START Source excerpt
Springadorable · 31/05/2025 22:14

I got as far as reading you'd taken your two year old on a cruise and snorted to myself, thinking that that sounded like hell. So I'm totally with you that that is not going to be a holiday that you come back refreshed from! Two year olds are hard work, they have all of the emotions and none of the self control. I have a two year old and a four year old (both just had their birthdays) and the only way we can have a semi relaxing holiday is to bring family and go to centre park type places. My boy is the four year old and honestly he's just delightful now, despite a very hard period when he was about 2.5 of reacting to any perceived threat or affront by hitting and pushing. So it does get easier. And he's a very high energy boy, was riding without stabilisers at just turned three and swimming independently at 3.5 so all about the physical movement 🥴

JeMapellePing · 31/05/2025 22:20

Who is “everyone” who was surprised? People with two young children? Parenting is hard hard work and is the hardest thing I have ever done. Mine are now late teens. It is ok to be overwhelmed and drained and be finding it hard and that doesn’t make you a crap parent or mean you don’t love your kids. Acknowledge how hard it is and surround yourself with people who support you rather than drain you and try to refill your tank when and where you can.
END Source excerpt
START Records supplied
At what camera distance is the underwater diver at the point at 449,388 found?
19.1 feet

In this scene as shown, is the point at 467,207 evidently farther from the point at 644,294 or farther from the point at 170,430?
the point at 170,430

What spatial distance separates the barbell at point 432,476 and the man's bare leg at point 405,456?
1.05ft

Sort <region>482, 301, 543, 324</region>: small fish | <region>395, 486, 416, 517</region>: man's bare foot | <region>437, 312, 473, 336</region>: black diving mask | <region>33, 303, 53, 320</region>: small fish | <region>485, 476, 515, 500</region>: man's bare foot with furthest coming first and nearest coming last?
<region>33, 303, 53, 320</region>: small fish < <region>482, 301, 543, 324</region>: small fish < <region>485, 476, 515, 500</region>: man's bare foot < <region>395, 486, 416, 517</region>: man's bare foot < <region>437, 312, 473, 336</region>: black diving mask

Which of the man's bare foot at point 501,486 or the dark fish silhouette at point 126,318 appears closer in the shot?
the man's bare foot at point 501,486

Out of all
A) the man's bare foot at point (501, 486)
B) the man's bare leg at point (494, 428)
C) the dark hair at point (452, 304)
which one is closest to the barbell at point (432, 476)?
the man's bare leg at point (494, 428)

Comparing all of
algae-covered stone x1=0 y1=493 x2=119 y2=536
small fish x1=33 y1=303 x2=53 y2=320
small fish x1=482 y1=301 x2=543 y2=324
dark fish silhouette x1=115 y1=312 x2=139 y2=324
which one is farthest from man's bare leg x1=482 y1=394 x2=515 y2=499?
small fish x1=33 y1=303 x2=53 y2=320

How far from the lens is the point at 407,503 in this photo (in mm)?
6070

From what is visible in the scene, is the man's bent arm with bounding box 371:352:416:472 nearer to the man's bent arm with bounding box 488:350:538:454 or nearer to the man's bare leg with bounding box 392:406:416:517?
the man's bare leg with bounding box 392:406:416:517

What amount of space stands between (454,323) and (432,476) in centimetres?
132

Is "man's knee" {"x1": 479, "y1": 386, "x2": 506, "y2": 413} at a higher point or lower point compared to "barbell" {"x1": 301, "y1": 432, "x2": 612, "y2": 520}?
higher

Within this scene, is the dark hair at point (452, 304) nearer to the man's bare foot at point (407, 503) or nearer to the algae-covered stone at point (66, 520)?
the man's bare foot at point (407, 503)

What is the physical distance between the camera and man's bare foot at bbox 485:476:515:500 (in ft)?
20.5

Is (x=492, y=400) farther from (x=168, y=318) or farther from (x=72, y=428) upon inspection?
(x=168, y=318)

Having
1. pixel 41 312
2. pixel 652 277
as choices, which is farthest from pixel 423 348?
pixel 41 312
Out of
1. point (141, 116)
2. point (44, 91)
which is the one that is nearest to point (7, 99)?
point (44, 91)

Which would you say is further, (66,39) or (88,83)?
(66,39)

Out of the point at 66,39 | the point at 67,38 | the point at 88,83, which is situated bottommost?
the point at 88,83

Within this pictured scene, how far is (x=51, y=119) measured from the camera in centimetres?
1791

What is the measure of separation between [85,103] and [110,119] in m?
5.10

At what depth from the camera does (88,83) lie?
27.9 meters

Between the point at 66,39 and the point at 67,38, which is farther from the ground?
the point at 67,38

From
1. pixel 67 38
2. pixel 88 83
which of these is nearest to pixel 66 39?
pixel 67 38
END Records supplied
● Your tasks
**A)** Copy the forum excerpt in full, word for word.
**B)** How many lines of the entries contain the string "distance", matching case exactly? Give only the number.
The forum excerpt and the entries are unrelated to each other.

● Responses for each task
**A)**
Springadorable · 31/05/2025 22:14

I got as far as reading you'd taken your two year old on a cruise and snorted to myself, thinking that that sounded like hell. So I'm totally with you that that is not going to be a holiday that you come back refreshed from! Two year olds are hard work, they have all of the emotions and none of the self control. I have a two year old and a four year old (both just had their birthdays) and the only way we can have a semi relaxing holiday is to bring family and go to centre park type places. My boy is the four year old and honestly he's just delightful now, despite a very hard period when he was about 2.5 of reacting to any perceived threat or affront by hitting and pushing. So it does get easier. And he's a very high energy boy, was riding without stabilisers at just turned three and swimming independently at 3.5 so all about the physical movement 🥴

JeMapellePing · 31/05/2025 22:20

Who is “everyone” who was surprised? People with two young children? Parenting is hard hard work and is the hardest thing I have ever done. Mine are now late teens. It is ok to be overwhelmed and drained and be finding it hard and that doesn’t make you a crap parent or mean you don’t love your kids. Acknowledge how hard it is and surround yourself with people who support you rather than drain you and try to refill your tank when and where you can.

**B)** 3